Così impostata la questione, il dubbio di costituzionalità risulta fondato in riferimento al vulnus recato alla correttezza e alla regolarità dell'esercizio della giurisdizione. Infatti le norme denunziate, nella parte in cui omettono di prevedere meccanismi di sostituzione di membri effettivi del Tribunale superiore nei casi di astensione obbligatoria, a norma dell'art. 51, primo comma, numero 4 del codice di procedura civile, o in altri casi di legittimo impedimento, precludono la regolare formazione del collegio giudicante, determinando così la lesione, sotto vari profili, degli artt. 24, primo comma, e 111, secondo comma, della Costituzione, che in particolare fissano il principio del diritto di agire in giudizio per la tutela dei propri diritti davanti ad un giudice terzo ed imparziale nell'ambito del "giusto processo". Il principio di imparzialità-terzietà della giurisdizione ha infatti pieno valore costituzionale in relazione a qualunque tipo di processo, pur nella diversità delle rispettive discipline connessa alle peculiarità proprie di ciascun tipo di procedimento (cfr., da ultimo, sentenza n. 78 del 2002). E proprio in riferimento all'ipotesi specifica di astensione obbligatoria prevista dall'art. 51, primo comma, numero 4 del codice di procedura civile, questa Corte ha affermato che é ragionevole la scelta legislativa di garantire la imparzialità-terzietà del giudice attraverso gli istituti dell'astensione e ricusazione, essendo imprescindibile l'esigenza di evitare la preesistenza di valutazioni da parte dello stesso giudice sulla medesina res iudicanda (cfr. sentenza n. 387 del 1999).

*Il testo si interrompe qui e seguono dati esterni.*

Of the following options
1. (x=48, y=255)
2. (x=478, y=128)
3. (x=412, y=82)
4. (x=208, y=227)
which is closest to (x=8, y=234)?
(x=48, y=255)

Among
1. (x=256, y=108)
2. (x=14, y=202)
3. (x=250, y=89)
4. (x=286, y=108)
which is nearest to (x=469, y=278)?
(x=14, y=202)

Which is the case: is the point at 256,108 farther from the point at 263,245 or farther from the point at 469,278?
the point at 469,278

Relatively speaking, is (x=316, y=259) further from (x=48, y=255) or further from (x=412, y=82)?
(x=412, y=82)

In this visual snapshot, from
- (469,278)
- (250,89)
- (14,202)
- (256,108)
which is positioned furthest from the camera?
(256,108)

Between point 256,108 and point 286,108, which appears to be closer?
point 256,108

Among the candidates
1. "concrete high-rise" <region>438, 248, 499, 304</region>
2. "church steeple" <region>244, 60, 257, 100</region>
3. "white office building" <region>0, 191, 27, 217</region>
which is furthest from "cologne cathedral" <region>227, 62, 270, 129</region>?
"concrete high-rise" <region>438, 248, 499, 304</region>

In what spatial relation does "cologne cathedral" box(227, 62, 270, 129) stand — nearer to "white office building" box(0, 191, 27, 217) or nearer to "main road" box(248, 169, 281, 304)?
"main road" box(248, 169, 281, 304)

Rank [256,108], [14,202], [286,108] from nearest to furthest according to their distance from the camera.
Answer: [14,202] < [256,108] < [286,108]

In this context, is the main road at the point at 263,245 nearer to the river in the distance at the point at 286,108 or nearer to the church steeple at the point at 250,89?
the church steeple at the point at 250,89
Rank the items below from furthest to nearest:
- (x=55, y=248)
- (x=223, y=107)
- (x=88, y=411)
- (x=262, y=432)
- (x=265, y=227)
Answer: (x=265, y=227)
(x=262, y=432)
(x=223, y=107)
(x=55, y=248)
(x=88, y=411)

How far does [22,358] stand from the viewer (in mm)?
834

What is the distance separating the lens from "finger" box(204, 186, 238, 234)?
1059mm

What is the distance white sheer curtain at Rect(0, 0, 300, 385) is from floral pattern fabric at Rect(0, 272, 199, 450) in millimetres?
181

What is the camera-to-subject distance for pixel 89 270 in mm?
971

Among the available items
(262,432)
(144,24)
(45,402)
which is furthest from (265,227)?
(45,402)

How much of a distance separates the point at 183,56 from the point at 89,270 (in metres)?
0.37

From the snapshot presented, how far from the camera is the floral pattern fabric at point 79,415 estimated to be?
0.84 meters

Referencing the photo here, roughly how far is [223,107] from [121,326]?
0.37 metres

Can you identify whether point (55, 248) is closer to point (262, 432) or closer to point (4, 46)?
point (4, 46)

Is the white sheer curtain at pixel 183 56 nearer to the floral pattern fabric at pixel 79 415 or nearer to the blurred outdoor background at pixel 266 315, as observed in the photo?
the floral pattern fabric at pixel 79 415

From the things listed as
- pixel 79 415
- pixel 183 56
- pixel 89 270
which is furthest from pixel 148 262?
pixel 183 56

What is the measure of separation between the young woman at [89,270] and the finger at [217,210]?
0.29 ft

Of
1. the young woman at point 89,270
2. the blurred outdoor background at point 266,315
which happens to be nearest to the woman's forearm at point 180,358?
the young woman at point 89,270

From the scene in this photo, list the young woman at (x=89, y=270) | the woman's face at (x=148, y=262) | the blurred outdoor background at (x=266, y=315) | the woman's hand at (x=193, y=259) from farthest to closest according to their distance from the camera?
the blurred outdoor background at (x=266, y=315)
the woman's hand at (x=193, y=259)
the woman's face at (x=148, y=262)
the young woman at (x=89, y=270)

Inoltre, la omessa previsione, da parte del combinato disposto dei citati artt. 139 e 143, terzo comma, del r.d. n. 1775 del 1933, di meccanismi di sostituzione dei membri effettivi del Tribunale superiore delle acque pubbliche, nelle ipotesi di astensione obbligatoria specificate dall'art. 51, primo comma, numero 4 del codice di procedura civile o in altre ipotesi di legittimo impedimento, comporta la lesione degli invocati parametri costituzionali, anche perchè pregiudica e compromette "la continuità e la prontezza della funzione giurisdizionale" (sentenza n. 156 del 1963), non risultando assicurati congrui modi per colmare i vuoti temporanei nel collegio giudicante, così da garantire il necessario funzionamento dell'ufficio (cfr. sentenza n. 392 del 2000).

Restano assorbiti gli ulteriori profili di censura.

PER QUESTI MOTIVI

LA CORTE COSTITUZIONALE

dichiara l'illegittimità costituzionale del combinato disposto degli artt. 139 e 143, terzo comma, del regio decreto 11 dicembre 1933, n. 1775 (Testo unico delle disposizioni di legge sulle acque e impianti elettrici), nella parte in cui non prevede meccanismi di sostituzione del componente astenuto, ricusato o legittimamente impedito del Tribunale superiore delle acque pubbliche.

Così deciso in Roma, nella sede della Corte costituzionale, Palazzo della Consulta, il 20 giugno 2002.

Cesare RUPERTO, Presidente

Piero Alberto CAPOTOSTI, Redattore

Depositata in Cancelleria il 3 luglio 2002.